## BEGIN SOURCE PASSAGE

Stop guessing, SQL joins explained
Ahh, joins. The point where you start to realize the true power of the relational database, sort of like Darth Vader and the dark side, but less dark. Let’s start with the example we will be following.
Imagine that you are back in high school. You are walking down the hall and you spot your true love. Everything slows down, your heart starts to race and you can’t help but stare at the person. After 2 weeks of thinking about it, you finally decide to ask them out on a date. To your surprise, they agree! Wow this is amazing! I guess wishes do come true.
To avoid messing up the first date, you ask all your friends to give suggestions on what to do on your first date. So, you make a little tiny survey and send it out to your friends. After a couple of days, you check the results.
Oh, this is exciting I wonder what the suggestions are going to be like!
Your database tables look like this:
Table “user”
Column | Type | Modifiers |
---|---|---|
id | integer | Primary key not null |
first_name | text | |
last_name | text |
Table “activities”
Column | Type | Modifiers |
---|---|---|
id | integer | Primary key not null |
name | text | |
user_id | integer |
Let’s start with looking at some of the data:
Users table
id | first_name | last_name |
---|---|---|
1 | Pam | Beesly |
2 | Dwight | Schrute |
3 | Jim | Halpert |
4 | Michael | Scott |
5 | Andy | Bernard |
I know what you’re thinking, are these people from “The Office”, and yes, yes they are.

## END SOURCE PASSAGE

GIVEN PROBLEM A: Summarize the SQL joins tutorial in two sentences.
GIVEN PROBLEM B: Quote the SQL joins tutorial word for word from "Stop guessing, SQL" to "do come true.".
The rows are separate material with no connection to the SQL joins tutorial.

## BEGIN DATA EXCERPTS

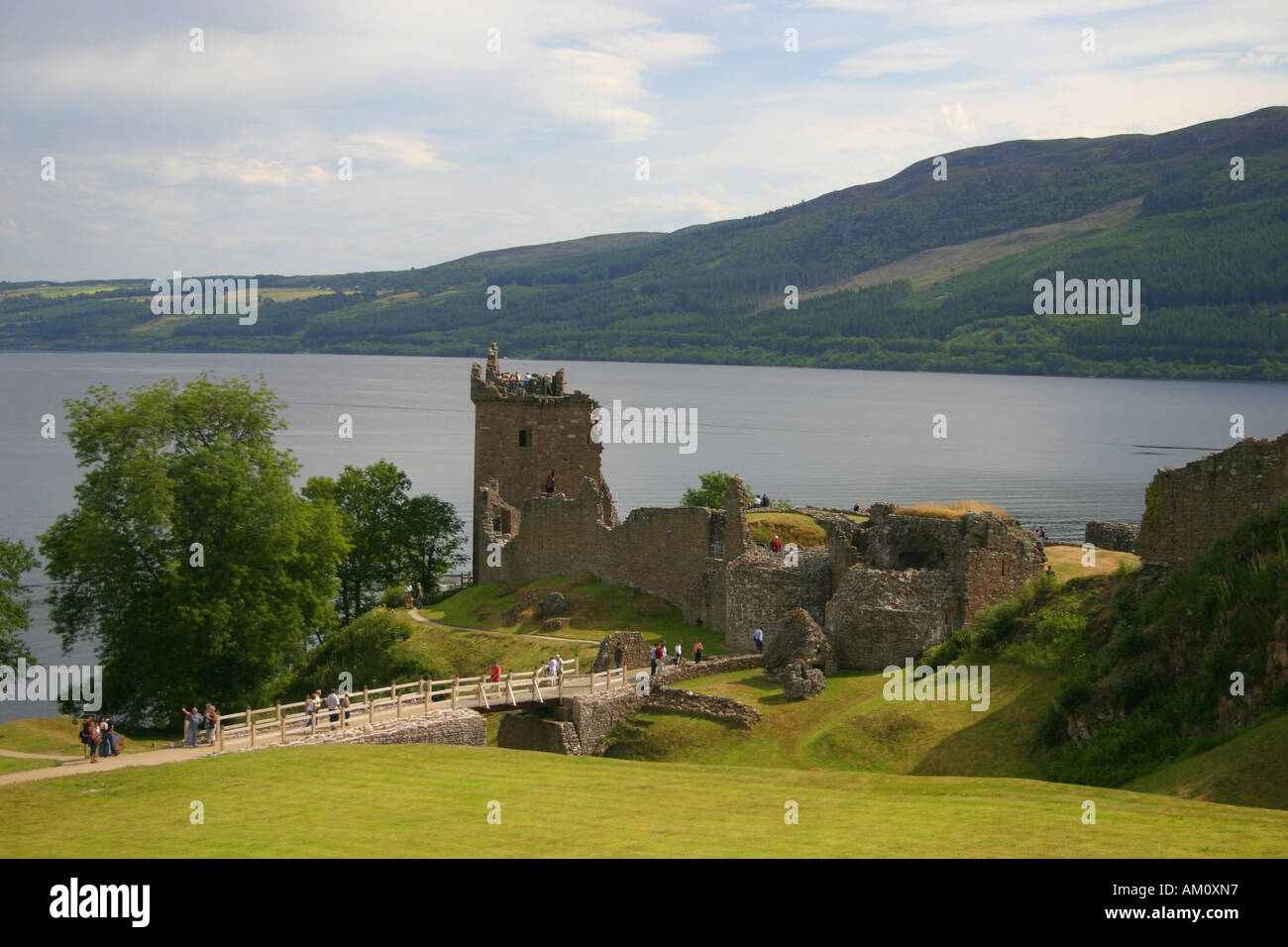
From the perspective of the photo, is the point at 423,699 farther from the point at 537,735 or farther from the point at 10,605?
the point at 10,605

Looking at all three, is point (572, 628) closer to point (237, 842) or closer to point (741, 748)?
point (741, 748)

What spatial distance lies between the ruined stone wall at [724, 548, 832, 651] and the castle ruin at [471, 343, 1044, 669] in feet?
0.14

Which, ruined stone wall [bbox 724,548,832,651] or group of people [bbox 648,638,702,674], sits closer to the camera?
group of people [bbox 648,638,702,674]

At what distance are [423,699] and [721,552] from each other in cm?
1557

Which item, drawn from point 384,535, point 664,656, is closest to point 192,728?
point 664,656

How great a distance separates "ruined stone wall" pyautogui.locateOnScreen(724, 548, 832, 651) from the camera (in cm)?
4334

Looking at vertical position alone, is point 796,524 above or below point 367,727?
above

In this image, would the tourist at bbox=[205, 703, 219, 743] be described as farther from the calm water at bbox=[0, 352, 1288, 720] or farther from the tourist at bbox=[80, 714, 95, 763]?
the calm water at bbox=[0, 352, 1288, 720]

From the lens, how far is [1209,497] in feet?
100

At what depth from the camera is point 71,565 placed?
45.4 metres

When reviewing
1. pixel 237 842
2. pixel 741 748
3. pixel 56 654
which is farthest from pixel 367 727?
pixel 56 654

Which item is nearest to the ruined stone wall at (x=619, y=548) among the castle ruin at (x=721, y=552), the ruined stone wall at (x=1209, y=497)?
the castle ruin at (x=721, y=552)

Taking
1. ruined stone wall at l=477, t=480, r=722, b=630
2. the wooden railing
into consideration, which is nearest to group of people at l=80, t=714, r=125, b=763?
the wooden railing

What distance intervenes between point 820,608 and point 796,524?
8.67m
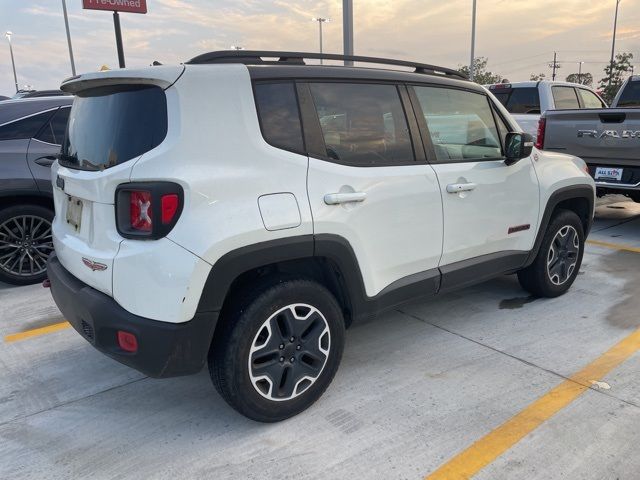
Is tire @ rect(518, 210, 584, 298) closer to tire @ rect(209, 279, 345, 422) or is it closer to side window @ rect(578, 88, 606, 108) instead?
tire @ rect(209, 279, 345, 422)

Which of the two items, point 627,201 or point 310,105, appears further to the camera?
point 627,201

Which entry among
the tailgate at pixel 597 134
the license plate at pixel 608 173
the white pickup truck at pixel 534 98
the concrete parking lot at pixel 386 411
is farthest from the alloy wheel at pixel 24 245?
the white pickup truck at pixel 534 98

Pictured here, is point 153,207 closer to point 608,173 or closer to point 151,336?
point 151,336

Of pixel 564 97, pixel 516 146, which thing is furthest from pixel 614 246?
pixel 564 97

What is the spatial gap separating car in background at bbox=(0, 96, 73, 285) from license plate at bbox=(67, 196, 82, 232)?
222 cm

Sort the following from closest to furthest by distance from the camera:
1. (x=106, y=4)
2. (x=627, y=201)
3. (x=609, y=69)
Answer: (x=627, y=201) → (x=106, y=4) → (x=609, y=69)

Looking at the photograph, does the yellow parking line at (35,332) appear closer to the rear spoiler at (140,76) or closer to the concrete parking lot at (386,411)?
the concrete parking lot at (386,411)

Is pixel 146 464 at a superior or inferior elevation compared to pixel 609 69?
inferior

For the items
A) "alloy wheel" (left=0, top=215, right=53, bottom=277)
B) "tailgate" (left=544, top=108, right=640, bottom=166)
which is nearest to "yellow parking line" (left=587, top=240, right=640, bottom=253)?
"tailgate" (left=544, top=108, right=640, bottom=166)

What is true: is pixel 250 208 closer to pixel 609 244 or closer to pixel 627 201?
pixel 609 244

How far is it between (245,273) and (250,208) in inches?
14.5

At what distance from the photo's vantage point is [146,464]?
2.40m

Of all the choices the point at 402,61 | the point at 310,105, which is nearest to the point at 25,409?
the point at 310,105

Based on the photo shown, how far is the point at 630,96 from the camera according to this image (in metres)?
8.62
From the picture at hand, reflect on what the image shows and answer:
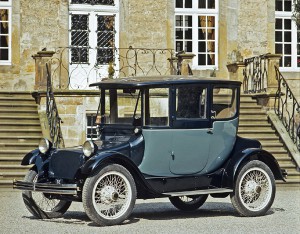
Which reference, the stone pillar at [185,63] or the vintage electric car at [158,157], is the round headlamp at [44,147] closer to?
the vintage electric car at [158,157]

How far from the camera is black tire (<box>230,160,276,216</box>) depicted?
465 inches

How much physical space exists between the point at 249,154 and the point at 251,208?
27.9 inches

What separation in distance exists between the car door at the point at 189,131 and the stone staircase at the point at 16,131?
6167mm

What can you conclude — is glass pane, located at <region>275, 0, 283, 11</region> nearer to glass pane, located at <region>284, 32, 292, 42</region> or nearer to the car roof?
glass pane, located at <region>284, 32, 292, 42</region>

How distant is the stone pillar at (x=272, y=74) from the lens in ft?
69.4

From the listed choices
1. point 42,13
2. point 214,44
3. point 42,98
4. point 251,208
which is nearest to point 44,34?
point 42,13

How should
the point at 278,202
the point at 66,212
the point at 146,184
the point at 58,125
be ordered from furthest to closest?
the point at 58,125, the point at 278,202, the point at 66,212, the point at 146,184

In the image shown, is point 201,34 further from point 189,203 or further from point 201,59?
point 189,203

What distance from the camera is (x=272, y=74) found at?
21172 mm

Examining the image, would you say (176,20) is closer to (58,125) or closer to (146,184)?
(58,125)

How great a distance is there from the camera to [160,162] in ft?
38.0

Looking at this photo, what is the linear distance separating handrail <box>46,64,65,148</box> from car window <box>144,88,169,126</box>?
7.26 metres

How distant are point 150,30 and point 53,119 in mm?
4907

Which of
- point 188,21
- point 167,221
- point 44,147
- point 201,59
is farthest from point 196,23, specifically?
point 167,221
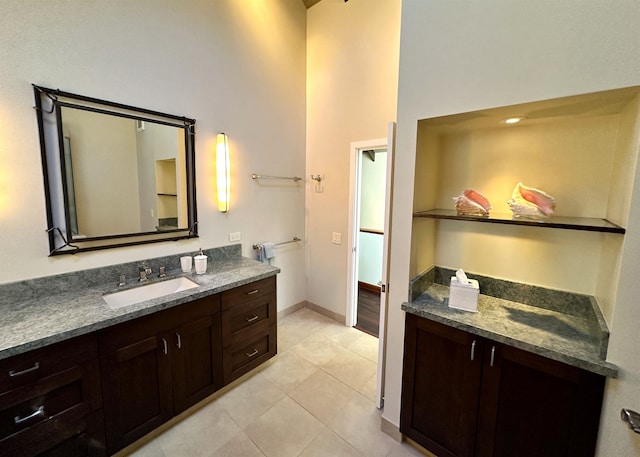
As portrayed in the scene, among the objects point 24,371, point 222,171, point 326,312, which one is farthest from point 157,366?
point 326,312

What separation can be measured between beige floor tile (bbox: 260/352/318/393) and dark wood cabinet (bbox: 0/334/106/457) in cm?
122

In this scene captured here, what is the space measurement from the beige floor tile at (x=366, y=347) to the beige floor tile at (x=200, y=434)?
1367 mm

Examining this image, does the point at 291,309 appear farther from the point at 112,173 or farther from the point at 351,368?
the point at 112,173

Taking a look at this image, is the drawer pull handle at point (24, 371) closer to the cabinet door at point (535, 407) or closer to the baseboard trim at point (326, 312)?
the cabinet door at point (535, 407)

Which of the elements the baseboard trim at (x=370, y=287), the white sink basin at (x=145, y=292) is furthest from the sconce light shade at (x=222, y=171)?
the baseboard trim at (x=370, y=287)

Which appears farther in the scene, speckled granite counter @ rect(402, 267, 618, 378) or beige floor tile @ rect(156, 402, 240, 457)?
beige floor tile @ rect(156, 402, 240, 457)

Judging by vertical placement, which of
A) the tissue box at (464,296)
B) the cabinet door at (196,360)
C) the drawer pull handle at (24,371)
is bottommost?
A: the cabinet door at (196,360)

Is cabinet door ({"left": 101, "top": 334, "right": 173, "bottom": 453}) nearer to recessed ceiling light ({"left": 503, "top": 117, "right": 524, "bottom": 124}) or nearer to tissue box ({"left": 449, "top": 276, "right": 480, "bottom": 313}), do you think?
tissue box ({"left": 449, "top": 276, "right": 480, "bottom": 313})

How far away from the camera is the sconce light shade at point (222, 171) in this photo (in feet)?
8.41

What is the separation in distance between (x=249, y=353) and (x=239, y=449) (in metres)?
0.69

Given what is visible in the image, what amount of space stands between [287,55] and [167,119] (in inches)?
67.9

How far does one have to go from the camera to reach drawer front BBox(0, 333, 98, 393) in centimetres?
122

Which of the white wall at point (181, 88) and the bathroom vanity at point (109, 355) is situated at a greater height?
the white wall at point (181, 88)

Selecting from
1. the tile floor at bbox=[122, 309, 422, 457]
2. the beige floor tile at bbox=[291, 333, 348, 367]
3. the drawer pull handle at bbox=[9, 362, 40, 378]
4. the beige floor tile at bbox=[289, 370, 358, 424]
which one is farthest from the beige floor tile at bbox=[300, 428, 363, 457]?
the drawer pull handle at bbox=[9, 362, 40, 378]
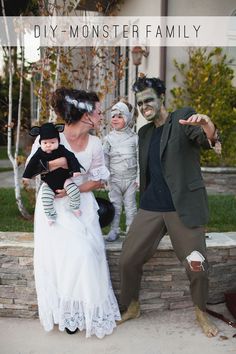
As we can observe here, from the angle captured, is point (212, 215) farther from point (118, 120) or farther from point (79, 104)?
point (79, 104)

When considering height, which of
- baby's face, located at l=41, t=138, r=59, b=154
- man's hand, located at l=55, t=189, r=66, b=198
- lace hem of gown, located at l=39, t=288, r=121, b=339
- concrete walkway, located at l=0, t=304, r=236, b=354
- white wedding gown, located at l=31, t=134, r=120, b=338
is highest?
baby's face, located at l=41, t=138, r=59, b=154

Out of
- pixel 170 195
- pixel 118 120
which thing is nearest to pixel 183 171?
pixel 170 195

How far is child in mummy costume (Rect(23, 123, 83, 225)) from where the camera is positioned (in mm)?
3178

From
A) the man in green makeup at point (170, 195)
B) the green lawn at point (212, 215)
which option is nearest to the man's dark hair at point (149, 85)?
the man in green makeup at point (170, 195)

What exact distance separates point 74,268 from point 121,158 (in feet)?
3.28

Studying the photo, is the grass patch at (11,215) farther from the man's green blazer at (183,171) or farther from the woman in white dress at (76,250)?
the man's green blazer at (183,171)

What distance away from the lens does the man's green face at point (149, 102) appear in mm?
3297

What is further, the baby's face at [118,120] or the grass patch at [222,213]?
the grass patch at [222,213]

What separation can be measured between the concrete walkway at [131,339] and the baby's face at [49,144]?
135 centimetres

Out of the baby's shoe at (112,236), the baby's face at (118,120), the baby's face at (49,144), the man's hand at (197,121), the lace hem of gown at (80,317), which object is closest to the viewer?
the man's hand at (197,121)

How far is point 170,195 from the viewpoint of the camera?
11.0ft

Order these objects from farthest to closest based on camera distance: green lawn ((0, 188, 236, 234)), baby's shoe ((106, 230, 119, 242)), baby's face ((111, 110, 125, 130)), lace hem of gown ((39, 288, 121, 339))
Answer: green lawn ((0, 188, 236, 234)) → baby's shoe ((106, 230, 119, 242)) → baby's face ((111, 110, 125, 130)) → lace hem of gown ((39, 288, 121, 339))

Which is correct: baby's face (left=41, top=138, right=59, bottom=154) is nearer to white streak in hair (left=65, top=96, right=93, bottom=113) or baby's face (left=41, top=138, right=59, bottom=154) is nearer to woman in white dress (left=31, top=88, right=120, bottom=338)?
woman in white dress (left=31, top=88, right=120, bottom=338)

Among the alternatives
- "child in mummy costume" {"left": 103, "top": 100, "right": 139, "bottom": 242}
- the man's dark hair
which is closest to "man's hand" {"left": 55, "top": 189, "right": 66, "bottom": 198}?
"child in mummy costume" {"left": 103, "top": 100, "right": 139, "bottom": 242}
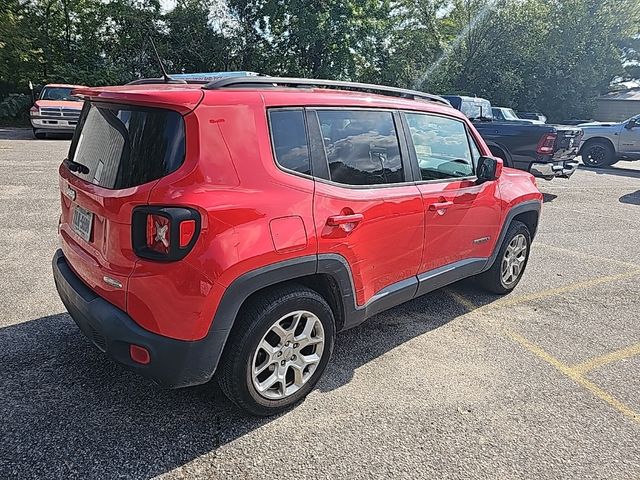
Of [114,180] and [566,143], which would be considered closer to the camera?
[114,180]

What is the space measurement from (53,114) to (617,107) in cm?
3173

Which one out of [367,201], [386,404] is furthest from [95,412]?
[367,201]

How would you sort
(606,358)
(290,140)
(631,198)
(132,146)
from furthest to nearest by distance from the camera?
(631,198)
(606,358)
(290,140)
(132,146)

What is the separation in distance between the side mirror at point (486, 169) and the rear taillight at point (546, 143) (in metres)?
6.95

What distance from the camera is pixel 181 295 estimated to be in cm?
225

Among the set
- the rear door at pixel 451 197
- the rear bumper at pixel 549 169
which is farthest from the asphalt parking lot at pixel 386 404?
the rear bumper at pixel 549 169

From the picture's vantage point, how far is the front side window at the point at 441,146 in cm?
347

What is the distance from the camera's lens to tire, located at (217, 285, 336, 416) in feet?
8.23

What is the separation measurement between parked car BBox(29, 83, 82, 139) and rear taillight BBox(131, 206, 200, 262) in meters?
14.9

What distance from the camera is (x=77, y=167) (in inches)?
113

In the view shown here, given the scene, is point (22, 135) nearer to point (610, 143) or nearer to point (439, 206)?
point (439, 206)

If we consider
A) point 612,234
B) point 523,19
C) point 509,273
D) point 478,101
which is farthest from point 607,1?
point 509,273

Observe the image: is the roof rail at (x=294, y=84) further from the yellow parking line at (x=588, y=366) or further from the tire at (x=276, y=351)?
the yellow parking line at (x=588, y=366)

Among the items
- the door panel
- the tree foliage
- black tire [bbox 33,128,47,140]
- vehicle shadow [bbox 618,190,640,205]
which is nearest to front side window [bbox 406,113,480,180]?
the door panel
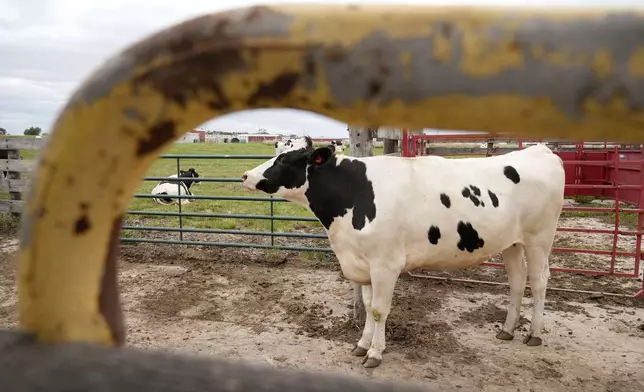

## END DATA EXCERPTS

SOLUTION A: The tutorial introduces SQL joins through an example in which you land a first date with your high school crush and send your friends a small survey asking for date suggestions. It shows a "user" table with id, first_name and last_name columns and an "activities" table with id, name and user_id columns, then lists five users who are people from "The Office."

SOLUTION B:
Stop guessing, SQL joins explained
Ahh, joins. The point where you start to realize the true power of the relational database, sort of like Darth Vader and the dark side, but less dark. Let’s start with the example we will be following.
Imagine that you are back in high school. You are walking down the hall and you spot your true love. Everything slows down, your heart starts to race and you can’t help but stare at the person. After 2 weeks of thinking about it, you finally decide to ask them out on a date. To your surprise, they agree! Wow this is amazing! I guess wishes do come true.